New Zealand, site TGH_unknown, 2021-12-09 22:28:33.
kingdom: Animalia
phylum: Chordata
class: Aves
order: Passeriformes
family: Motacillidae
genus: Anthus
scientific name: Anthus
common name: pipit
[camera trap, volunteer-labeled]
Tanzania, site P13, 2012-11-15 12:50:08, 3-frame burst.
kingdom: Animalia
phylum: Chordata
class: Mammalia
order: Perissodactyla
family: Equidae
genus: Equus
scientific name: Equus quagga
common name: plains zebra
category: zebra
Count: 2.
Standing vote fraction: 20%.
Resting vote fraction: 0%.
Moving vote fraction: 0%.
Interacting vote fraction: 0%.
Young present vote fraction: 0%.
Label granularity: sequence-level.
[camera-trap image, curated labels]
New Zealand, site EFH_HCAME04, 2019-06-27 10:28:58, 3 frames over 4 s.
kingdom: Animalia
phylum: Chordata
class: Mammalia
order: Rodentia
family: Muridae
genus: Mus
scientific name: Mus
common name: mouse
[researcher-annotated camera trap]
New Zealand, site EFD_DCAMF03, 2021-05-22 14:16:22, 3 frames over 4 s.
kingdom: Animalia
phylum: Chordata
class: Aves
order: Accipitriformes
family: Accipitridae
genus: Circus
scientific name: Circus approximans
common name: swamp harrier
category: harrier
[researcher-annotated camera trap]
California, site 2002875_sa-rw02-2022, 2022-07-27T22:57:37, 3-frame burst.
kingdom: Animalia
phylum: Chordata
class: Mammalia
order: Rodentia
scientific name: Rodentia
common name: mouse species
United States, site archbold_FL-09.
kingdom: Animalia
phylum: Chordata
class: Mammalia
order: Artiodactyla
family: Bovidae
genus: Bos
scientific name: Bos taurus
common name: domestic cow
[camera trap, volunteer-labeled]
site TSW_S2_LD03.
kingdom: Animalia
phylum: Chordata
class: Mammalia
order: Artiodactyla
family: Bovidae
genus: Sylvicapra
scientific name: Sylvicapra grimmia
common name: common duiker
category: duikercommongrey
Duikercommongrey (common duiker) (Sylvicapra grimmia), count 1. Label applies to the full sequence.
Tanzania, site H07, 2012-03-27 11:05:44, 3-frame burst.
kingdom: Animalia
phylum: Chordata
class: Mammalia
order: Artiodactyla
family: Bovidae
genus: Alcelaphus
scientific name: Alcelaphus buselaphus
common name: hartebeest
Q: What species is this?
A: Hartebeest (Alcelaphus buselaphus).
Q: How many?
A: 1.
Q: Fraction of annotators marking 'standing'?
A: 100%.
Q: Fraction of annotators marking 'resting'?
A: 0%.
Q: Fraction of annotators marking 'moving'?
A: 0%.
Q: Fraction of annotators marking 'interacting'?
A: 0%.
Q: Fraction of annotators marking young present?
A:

|---|

= What to do =
Check each line in the records above for the word "vote". Return those that have it.

= Reply =
Standing vote fraction: 20%.
Resting vote fraction: 0%.
Moving vote fraction: 0%.
Interacting vote fraction: 0%.
Young present vote fraction: 0%.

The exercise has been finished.